Major's government supported negotiations for a ceasefire in Northern Ireland and passed the National Lottery Act. Yet his time as prime minister was tainted by the involvement of several Cabinet members in sexual and financial scandals. His government was seen as representing "Tory sleaze."

Major had to schedule another national election within five years of the last one. On May 1, 1997, the more liberal Labour party won control of Parliament in a landslide. Labour leader Tony Blair subsequently became prime minister.

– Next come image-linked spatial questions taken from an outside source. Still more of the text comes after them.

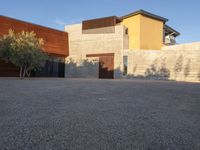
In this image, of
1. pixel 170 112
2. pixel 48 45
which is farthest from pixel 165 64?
pixel 170 112

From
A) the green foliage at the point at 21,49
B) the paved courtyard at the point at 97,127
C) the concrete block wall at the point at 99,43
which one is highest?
the concrete block wall at the point at 99,43

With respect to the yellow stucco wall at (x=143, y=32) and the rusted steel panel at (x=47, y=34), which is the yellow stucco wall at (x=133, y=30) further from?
the rusted steel panel at (x=47, y=34)

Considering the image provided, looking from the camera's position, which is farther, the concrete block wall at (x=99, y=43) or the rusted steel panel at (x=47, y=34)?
the concrete block wall at (x=99, y=43)

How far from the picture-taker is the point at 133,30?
91.9ft

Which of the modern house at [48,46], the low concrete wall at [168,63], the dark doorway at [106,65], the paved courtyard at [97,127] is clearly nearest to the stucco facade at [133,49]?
the low concrete wall at [168,63]

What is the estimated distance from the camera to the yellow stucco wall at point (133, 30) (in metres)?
27.5

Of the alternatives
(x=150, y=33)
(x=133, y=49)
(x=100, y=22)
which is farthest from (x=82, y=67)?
(x=150, y=33)

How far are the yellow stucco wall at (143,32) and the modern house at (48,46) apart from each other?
28.8 feet

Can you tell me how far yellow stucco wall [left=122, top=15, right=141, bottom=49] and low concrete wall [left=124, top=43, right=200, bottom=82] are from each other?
3.91 feet

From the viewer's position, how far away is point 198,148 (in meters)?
3.53

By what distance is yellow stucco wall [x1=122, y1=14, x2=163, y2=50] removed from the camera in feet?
90.1

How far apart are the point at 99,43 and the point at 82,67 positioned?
4113mm

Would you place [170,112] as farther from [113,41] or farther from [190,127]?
[113,41]

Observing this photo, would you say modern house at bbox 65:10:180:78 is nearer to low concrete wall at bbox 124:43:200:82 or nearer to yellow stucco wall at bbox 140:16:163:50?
yellow stucco wall at bbox 140:16:163:50
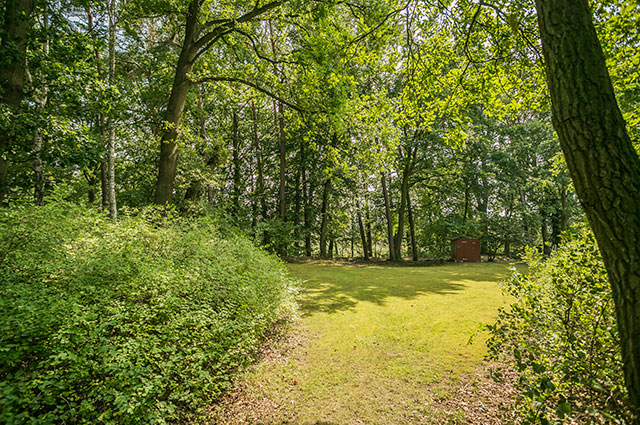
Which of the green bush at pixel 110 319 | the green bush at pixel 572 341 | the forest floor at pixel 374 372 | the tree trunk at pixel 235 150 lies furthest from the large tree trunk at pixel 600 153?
the tree trunk at pixel 235 150

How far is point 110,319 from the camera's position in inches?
102

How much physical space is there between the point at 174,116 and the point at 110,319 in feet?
22.6

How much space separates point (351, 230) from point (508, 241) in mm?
13350

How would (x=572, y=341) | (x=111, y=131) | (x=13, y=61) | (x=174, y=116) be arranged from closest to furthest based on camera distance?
(x=572, y=341), (x=13, y=61), (x=174, y=116), (x=111, y=131)

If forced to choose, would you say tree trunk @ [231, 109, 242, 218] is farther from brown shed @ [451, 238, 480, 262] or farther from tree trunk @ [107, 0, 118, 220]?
brown shed @ [451, 238, 480, 262]

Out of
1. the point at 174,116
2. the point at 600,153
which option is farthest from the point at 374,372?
the point at 174,116

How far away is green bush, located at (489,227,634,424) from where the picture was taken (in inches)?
81.4

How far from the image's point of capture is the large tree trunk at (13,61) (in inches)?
208

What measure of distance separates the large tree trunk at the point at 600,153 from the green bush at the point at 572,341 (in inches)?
13.7

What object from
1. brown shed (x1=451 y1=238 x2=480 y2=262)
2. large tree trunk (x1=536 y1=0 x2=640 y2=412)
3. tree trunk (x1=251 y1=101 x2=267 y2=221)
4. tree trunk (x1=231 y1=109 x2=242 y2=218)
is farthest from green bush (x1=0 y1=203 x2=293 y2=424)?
brown shed (x1=451 y1=238 x2=480 y2=262)

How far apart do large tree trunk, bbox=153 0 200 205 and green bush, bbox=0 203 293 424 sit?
9.67 ft

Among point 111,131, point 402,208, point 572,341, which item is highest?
point 111,131

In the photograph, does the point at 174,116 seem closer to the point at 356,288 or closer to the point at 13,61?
the point at 13,61

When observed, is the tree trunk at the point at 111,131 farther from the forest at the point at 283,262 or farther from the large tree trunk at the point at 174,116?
the large tree trunk at the point at 174,116
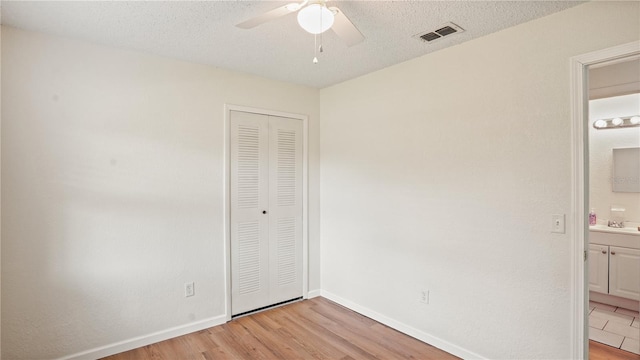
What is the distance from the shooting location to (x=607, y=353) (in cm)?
255

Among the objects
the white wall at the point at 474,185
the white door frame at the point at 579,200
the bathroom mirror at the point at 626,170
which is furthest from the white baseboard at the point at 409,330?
the bathroom mirror at the point at 626,170

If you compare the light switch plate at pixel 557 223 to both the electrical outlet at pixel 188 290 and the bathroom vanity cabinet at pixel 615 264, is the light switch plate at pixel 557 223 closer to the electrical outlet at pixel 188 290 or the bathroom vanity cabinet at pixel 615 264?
the bathroom vanity cabinet at pixel 615 264

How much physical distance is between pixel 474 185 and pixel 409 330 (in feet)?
4.72

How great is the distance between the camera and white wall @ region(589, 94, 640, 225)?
360cm

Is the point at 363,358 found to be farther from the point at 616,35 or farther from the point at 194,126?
the point at 616,35

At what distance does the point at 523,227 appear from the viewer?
2.20 m

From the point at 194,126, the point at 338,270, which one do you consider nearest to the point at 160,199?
the point at 194,126

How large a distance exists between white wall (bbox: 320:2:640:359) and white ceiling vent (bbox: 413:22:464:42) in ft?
0.89

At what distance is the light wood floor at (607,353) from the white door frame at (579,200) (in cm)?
85

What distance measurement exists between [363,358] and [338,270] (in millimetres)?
1201

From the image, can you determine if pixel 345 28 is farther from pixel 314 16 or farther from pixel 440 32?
pixel 440 32

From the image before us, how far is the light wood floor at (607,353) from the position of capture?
98.0 inches

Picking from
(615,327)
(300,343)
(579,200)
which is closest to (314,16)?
(579,200)

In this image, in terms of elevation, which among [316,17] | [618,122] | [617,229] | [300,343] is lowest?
[300,343]
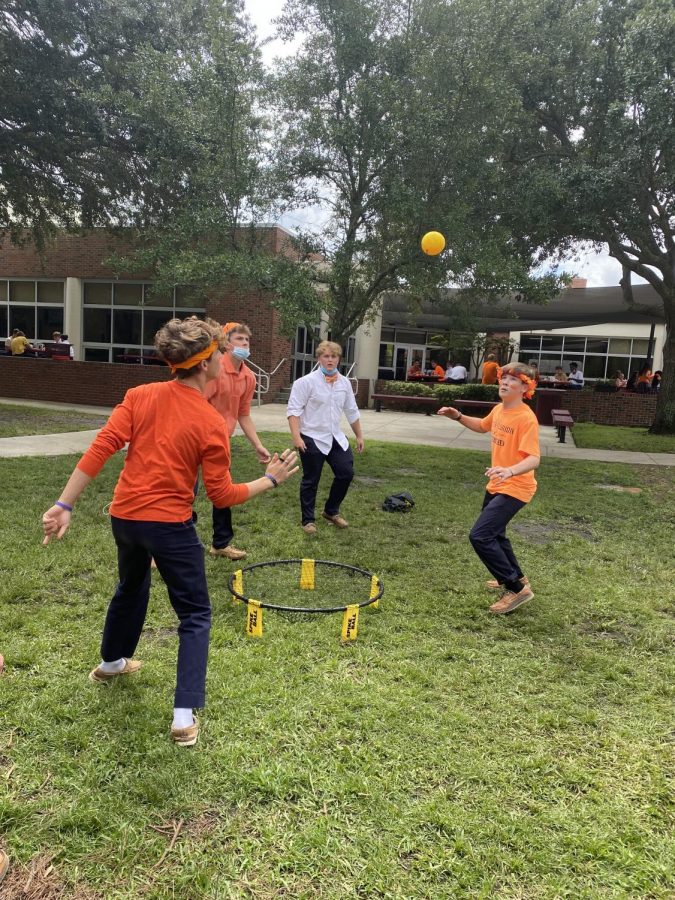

Career After Serving as Prime Minister

Though Labour won a majority of seats in Parliament following the 1997 election, Major was re-elected. He resigned as the Conservative party's leader but remained in Parliament until 2001. Post-retirement, he returned to the world of business, serving on boards and as head of European operations for the Carlyle Group.

In 2013, Major criticized the excessive power of the wealthy and privately educated. He also supported the legalization of gay marriage.

The United Kingdom held a national referendum in 2016 to determine whether the country should stay in the European Union. Major was part of the unsuccessful "Remain" camp that argued against leaving the EU.

Personal Life

Major married Norma Johnson in 1970. The couple had two children, James and Elizabeth.

In 2002, news broke that Major had an affair with Edwina Currie, a fellow Conservative politician, from 1984 to '88. He said in a statement that his wife had forgiven him. His statement added, "It is the one event in my life of which I am most ashamed."

Major wrote a well-received autobiography in 1999. He has also authored a book about the sport of cricket.

John Major and 'The Crown'

Major is a character on the fifth season of Netflix's "The Crown," portrayed by Jonny Lee Miller. This season reportedly contains a storyline in which Major and Prince Charles discuss the possibility of forcing Queen Elizabeth II to abdicate.

Major has called the series a "barrel-load of nonsense." A spokesperson for Major said in October 2022, "There was never any discussion between Sir John and the then Prince of Wales about any possible abdication of the late Queen Elizabeth II."